**Trecho dado:**
####################
Como nós ajustamos as coisas hoje?
A questão, é claro, é se "evangélico" hoje significa o que significou há quinhentos anos.
Em primeiro lugar,
muitos dos evangélicos de hoje têm uma visão das Escrituras inferior à
que a igreja de Roma tinha no século XVI. Instituições evangélicas de
peso duvidam da confiabilidade da Bíblia e de sua infalibilidade - a
menos, claro, que se trate daquilo que eles já decidiram que é
verdade. Outros acreditam que a Bíblia é inerrante, porém acrescentam
novas regras e revelações ao cânon. "A Bíblia é suficiente", nos
aconselhariam os reformadores. Os sermões, com muita freqüência, são
"pop-inspiracionalistas" discursos superficiais de "Como criar filhos
positivos" ou "Como ter uma auto-estima" em detrimento de sérias
exposições das Escrituras. De acordo com o Gallup, "Os EUA são um país
de iletrados bíblicos", ainda que 60 milhões deles se consideram
"evangélicos".
Em segundo lugar,
muitos evangélicos modernos também não acreditam que Cristo é
suficiente. Às vezes pessoas muito boas e nobres substituem Cristo
como nosso único Mediador, assim como o Espírito Santo. Enquanto
louvamos o Espírito juntamente com o Pai e o Filho, o Filho tem este
papel único de nosso único advogado e Mediador. Não devemos olhar para a
obra do Espírito nos nossos corações, mas para a obra de cristo na
cruz. Às vezes, nós temos mediadores humanos que não são o Deus-Homem
Jesus Cristo. Precisamos de outras coisas pelo meio, como a figura do
pastor no "apelo" do altar ao qual me referi anteriormente. Não muito
tempo atrás eu vi um tele-evangelista de sucesso tirando o fone do
gancho e informando seus telespectadores que "esta é sua conexão com
Deus". Uma banda secular, "Depeche Mode", canta sobre "Seu próprio
Jesus Pessoal" que pode ser contactado ao se pegar no fone e fazendo
sua confissão. Enquanto estivermos neste assunto, também deveríamos
mencionar que foi a venda de indulgências de John Tetzel (redução do
período no purgatório em troca de valores em dinheiro) que inspirou as
"Noventa e Cinco Teses "de Lutero, desencadeando a Reforma. "Quando a
moeda bate no cofre", o coro cantava, "uma alma do purgatório é
vivificada". Será que isso realmente é diferente da venda da salvação
que temos visto na televisão cristã, rádio, e mesmo em muitas igrejas?
####################
**Instrução dada A:** Transcreva sem alterações estas linhas dos registros: comece na linha que contém "Where are the canneds" e pare depois da linha que contém "top-left (246, 559), bottom-right (318, 685)".
####################
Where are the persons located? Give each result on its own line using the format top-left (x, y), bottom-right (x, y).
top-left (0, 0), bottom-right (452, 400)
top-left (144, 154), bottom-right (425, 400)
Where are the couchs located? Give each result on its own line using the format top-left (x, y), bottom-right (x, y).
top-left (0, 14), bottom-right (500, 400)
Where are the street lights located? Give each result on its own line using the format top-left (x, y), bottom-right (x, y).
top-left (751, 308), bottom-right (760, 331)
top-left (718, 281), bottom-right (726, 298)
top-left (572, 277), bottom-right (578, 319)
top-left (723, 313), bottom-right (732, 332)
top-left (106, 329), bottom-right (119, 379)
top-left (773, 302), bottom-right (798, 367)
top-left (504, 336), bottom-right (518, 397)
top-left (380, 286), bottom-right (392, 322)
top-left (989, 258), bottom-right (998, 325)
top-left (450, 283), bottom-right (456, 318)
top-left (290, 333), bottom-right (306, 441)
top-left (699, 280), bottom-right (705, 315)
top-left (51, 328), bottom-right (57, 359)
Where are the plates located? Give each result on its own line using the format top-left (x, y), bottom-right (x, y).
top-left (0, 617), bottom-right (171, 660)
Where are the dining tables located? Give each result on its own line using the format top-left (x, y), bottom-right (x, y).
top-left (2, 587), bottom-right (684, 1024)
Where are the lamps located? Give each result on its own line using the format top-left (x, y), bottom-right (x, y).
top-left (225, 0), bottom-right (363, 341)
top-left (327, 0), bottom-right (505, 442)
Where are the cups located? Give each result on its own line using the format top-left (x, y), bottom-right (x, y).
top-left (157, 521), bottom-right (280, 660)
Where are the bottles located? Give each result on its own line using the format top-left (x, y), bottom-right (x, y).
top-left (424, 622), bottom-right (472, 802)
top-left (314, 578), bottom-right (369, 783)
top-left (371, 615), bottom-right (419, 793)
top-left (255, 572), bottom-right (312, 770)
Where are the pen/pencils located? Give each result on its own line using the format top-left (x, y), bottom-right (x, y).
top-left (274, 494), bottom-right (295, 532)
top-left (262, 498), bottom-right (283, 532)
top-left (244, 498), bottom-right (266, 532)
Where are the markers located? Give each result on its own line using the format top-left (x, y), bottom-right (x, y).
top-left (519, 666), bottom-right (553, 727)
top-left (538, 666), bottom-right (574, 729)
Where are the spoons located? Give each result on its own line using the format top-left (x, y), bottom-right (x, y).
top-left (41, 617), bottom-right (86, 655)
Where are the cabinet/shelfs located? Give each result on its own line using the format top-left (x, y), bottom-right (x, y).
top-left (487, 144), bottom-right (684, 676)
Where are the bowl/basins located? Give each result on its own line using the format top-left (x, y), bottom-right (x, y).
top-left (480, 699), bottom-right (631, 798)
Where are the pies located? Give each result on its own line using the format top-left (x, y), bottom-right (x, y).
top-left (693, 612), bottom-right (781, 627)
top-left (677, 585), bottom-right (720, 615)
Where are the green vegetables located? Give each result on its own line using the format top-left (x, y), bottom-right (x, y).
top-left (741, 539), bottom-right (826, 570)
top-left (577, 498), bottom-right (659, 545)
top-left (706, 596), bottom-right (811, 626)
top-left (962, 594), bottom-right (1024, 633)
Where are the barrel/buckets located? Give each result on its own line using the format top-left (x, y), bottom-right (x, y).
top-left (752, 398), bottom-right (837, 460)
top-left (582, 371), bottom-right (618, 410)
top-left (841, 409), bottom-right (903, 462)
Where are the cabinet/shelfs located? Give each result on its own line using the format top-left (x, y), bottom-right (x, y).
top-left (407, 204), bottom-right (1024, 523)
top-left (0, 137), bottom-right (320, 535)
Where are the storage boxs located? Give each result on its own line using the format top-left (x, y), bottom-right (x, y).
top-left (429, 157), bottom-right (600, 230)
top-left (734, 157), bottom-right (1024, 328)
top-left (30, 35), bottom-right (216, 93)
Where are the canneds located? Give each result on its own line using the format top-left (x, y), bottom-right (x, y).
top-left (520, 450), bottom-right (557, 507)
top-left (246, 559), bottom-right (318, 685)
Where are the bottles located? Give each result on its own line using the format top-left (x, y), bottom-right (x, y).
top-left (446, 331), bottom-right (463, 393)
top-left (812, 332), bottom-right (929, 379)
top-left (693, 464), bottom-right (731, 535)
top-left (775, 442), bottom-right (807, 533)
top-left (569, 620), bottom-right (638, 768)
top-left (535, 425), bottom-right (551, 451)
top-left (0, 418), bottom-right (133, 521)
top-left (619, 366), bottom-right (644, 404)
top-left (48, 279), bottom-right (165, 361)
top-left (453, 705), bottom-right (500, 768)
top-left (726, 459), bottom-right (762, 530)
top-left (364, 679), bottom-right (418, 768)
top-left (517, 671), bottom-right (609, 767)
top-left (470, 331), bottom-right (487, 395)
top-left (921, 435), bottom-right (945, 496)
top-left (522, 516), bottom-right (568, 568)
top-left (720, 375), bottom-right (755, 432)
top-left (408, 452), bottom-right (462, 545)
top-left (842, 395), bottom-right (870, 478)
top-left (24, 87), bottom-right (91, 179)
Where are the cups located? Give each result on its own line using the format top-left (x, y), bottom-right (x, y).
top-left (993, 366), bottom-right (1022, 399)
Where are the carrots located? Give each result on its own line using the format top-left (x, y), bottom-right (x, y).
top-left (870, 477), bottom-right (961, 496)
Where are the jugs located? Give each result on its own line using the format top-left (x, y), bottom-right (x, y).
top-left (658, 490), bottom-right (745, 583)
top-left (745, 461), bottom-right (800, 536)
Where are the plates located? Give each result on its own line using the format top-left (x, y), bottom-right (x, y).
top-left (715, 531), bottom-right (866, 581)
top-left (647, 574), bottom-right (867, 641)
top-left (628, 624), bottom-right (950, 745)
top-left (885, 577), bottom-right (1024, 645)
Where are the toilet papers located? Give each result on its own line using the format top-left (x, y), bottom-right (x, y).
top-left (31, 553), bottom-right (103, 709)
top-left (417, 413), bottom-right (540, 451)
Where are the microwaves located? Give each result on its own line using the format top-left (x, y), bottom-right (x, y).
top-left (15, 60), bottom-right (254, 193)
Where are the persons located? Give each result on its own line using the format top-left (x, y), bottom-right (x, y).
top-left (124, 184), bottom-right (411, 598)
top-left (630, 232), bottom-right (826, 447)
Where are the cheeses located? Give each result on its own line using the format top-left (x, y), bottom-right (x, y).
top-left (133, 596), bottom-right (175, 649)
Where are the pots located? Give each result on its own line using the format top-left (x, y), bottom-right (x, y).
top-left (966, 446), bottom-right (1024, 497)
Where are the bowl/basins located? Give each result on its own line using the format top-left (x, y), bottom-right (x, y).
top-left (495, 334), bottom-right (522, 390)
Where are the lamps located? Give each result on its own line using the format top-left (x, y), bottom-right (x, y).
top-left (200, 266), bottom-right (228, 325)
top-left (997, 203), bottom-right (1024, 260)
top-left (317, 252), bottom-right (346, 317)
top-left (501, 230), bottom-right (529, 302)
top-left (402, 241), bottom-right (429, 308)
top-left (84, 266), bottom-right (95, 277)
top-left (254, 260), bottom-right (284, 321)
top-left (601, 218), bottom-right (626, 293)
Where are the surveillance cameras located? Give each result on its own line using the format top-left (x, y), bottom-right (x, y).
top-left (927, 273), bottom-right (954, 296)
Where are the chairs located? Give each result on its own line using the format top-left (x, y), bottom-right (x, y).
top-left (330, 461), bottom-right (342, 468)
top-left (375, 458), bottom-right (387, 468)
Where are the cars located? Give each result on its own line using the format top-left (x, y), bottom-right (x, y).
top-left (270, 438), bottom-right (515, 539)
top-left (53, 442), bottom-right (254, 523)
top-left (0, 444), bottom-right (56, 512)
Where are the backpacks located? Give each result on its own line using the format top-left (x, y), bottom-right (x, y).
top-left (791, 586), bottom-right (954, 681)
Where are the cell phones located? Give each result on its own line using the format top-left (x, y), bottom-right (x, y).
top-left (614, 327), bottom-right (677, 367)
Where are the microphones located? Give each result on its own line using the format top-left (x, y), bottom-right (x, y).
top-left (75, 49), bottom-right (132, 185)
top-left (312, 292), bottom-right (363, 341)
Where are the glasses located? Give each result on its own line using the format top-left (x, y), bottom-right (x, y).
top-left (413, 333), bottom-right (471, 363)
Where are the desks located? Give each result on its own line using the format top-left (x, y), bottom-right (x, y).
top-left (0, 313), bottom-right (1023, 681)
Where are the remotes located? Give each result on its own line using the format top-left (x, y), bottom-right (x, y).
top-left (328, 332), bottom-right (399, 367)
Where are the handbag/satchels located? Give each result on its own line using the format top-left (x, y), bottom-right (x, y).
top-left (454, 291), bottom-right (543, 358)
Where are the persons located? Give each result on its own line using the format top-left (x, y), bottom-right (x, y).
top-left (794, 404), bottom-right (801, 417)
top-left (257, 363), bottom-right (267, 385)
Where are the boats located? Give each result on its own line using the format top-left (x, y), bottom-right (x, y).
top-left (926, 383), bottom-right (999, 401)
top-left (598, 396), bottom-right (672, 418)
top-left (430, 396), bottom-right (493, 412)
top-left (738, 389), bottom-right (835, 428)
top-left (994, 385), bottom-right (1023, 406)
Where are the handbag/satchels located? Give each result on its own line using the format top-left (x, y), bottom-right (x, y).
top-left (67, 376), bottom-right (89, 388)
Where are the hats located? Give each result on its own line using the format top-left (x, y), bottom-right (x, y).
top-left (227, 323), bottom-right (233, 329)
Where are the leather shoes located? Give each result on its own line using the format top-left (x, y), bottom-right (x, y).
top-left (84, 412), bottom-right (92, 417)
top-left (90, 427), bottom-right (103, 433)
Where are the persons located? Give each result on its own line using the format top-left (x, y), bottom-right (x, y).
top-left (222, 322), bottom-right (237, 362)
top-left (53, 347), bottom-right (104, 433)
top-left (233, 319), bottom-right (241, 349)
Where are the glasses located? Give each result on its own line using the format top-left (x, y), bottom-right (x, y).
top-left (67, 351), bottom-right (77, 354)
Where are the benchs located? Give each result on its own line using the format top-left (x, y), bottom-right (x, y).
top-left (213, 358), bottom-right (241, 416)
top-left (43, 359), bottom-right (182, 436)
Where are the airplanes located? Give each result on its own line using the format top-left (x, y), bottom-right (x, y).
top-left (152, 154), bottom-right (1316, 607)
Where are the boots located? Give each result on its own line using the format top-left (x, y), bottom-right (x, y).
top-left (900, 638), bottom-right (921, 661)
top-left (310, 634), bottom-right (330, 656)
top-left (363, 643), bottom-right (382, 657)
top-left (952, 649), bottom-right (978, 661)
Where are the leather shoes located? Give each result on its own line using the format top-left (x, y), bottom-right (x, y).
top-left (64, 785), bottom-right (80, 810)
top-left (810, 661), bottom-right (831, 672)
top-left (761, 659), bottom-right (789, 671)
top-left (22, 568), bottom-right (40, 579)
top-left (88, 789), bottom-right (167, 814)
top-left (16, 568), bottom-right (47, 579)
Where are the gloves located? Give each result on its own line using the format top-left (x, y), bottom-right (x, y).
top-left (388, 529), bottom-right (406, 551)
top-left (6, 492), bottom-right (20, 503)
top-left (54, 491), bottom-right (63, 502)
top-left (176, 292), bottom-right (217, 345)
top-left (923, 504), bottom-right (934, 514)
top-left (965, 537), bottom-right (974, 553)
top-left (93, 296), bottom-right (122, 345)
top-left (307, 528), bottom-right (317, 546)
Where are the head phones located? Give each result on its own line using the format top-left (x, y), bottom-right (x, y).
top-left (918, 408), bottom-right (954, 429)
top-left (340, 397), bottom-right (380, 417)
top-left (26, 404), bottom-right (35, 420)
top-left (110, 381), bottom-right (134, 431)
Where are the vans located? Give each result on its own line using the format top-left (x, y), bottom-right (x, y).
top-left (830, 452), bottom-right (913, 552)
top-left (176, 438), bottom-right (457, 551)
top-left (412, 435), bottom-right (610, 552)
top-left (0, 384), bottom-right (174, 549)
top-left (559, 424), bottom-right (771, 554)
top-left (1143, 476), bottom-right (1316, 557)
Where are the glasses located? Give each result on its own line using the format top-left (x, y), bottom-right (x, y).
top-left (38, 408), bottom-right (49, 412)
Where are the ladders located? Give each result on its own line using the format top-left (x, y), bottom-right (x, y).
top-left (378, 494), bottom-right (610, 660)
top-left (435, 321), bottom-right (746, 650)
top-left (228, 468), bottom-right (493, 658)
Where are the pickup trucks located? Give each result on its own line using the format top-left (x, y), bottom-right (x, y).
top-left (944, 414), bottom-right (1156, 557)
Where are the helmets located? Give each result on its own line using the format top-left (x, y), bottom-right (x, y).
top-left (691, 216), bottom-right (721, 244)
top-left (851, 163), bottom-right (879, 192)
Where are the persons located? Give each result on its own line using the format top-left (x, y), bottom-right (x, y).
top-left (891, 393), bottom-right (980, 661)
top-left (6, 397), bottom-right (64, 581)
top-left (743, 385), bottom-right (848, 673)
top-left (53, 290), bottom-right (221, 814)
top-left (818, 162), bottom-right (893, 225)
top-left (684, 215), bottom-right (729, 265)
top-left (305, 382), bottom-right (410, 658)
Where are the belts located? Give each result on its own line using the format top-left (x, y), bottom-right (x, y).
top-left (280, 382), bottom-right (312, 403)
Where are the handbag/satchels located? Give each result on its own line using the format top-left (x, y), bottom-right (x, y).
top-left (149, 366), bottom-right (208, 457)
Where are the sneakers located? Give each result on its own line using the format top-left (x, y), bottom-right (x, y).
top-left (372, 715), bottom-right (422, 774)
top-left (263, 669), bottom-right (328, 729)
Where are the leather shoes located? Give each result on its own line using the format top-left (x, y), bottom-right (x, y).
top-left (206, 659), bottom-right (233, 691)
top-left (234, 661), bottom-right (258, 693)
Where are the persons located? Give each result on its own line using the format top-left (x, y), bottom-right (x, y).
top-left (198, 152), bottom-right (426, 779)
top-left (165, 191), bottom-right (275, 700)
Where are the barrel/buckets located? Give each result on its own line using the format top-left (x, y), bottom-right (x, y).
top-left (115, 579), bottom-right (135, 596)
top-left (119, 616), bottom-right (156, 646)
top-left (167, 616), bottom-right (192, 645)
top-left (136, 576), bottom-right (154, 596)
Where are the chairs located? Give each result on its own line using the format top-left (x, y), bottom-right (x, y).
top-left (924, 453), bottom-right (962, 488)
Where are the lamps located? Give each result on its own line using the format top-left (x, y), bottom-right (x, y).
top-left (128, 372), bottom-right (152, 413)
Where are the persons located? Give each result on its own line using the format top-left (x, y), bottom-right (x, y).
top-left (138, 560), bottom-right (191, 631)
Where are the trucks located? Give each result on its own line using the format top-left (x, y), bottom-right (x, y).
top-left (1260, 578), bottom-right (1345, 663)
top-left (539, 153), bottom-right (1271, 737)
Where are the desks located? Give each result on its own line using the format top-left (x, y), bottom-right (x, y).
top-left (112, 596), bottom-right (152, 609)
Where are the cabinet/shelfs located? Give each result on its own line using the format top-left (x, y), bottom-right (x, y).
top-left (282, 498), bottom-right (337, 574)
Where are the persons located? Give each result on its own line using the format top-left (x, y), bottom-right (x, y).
####################
**Instrução dada B:** No trecho sobre os evangélicos de hoje, o que inspirou as "Noventa e Cinco Teses" de Lutero?

**Resposta A:**
Where are the canneds located? Give each result on its own line using the format top-left (x, y), bottom-right (x, y).
top-left (520, 450), bottom-right (557, 507)
top-left (246, 559), bottom-right (318, 685)

**Resposta B:** A venda de indulgências de John Tetzel.